### [Extrait proposé]
+--
Denis Emorine, Identités brisées
Note critique par Isabelle Poncet-Rimaud,mai 2023
La mort en berne et Identités brisées, les deux romans de Denis Emorine, ont pour trait d’union Dominique Valarcher, écrivain écartelé entre deux amours auxquels il ne sait ou ne veut renoncer.
Identités brisées commence là où se terminait La mort en berne. Dominique Valarcher a laissé un mot à sa femme Laetitia pour lui annoncer son départ provisoire, sans aucune autre précision sinon celle de son besoin de recul.
Dominique Valarcher se veut et se dit un mari fidèle, très amoureux de sa femme à laquelle – affirme-t-il souvent – il appartient.
Oui, mais No̓ra, une jeune étudiante hongroise qui prépare un master sur son œuvre, est venue troubler ce bel équilibre. Quelle est la nature de cet amour ? Celle d’un homme flatté par l’intérêt que lui porte une jeune fille cultivée, celle d’un homme en désir inavoué et rassurant de séduction, celle d’une tentation venue de l’Est, cette partie du monde qui le hante et le déchire depuis son enfance ? Peut-être tout cela à la fois…
L’écrivain Dominique Valarcher, de lointaine ascendance russe qui cultive sa sensibilité slave et se ressent aussi latin par son pays de naissance et sa culture, éprouve une attirance mortifère pour cette partie du monde qui l’aimante et le repousse tout autant. Son œuvre n’est que questionnement sur ses identités contradictoires qui ne lui laissent aucun répit.
+--
### [Données fournies]
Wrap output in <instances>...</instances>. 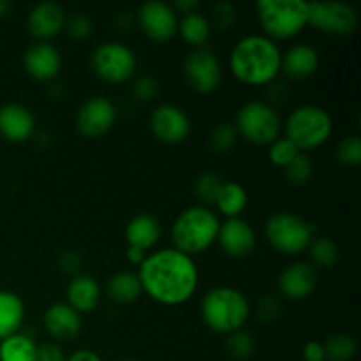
+--
### [Consigne de l'exercice]
Reprenez la note critique sur le roman Identités brisées juste après sa dernière phrase et prolongez-la.

### [Réponse à fournir]
Dans Identités brisées, le personnage de Laetitia prend une épaisseur presque supérieure à celle de son mari. La souffrance amoureuse de cette femme qui questionne son âge et en vient à prendre conscience de sa valeur personnelle par, ou grâce, au manque terrible que créent l’absence physique et les interrogations sans réponse, touche profondément.
Laetitia est un cri d’amour, prête à tout pour retrouver celui qu’elle aime. Les espoirs et la désespérance qu’exprime cette femme sensible, cultivée, musicienne, rayonnante rendent d’autant plus cruelle l’impossibilité de Dominique Valarcher à trancher.
Homme de fractures, Dominique Valarcher porte douloureusement sa propre culpabilité et celle d’un passé familial qui ne lui appartient pas, ainsi que celle d’un territoire marqué par l’Histoire. L’écrivain aux identités morcelées, ne sait choisir et semble se complaire en lui-même et en sa propension à la fuite.
Quant à Nóra, elle voue un culte à « son » écrivain et laisse planer le doute sur la réalité de ses sentiments. Ce qui arrange bien le côté lâche de l’écrivain.
Nóra, jeune fille innocente, opportuniste, amoureuse ou seulement admiratrice de l’homme et de l’écrivain ?
Nóra serait-elle l’incarnation de ce que hurle sans cesse l’écrivain dans son oeuvre : l’amour porte toujours en lui la mort, surtout quand il vient de l’Est ?…
Dominique Valarcher saura-t-il trouver la réponse à cet écartèlement qui fait de lui un funambule exilé, en équilibre instable entre deux cultures, deux amours, deux fidélités, deux univers émotionnels, vie et œuvre, intimement liées ?
On le suit dans son combat personnel à Garouze, lieu de sa retraite, mais aussi dans sa vie antérieure, celle d’un homme tourmenté et écrivain reconnu, aimé, admiré du public et de son éditeur, dans les souffrances qu’engendre sa personnalité fragmentée grâce à l’écriture forte et précise de Denis Emorine qui nous entraîne jusqu’au dénouement dans un même élan.
Dans ce deuxième et beau roman, Denis Emorine a su donner corps et sensibilité à des personnages complexes et parfois déroutants.
La mort en berne et Identités brisées, deux romans que l’on peut lire comme une suite mais aussi indépendamment l’un de l’autre.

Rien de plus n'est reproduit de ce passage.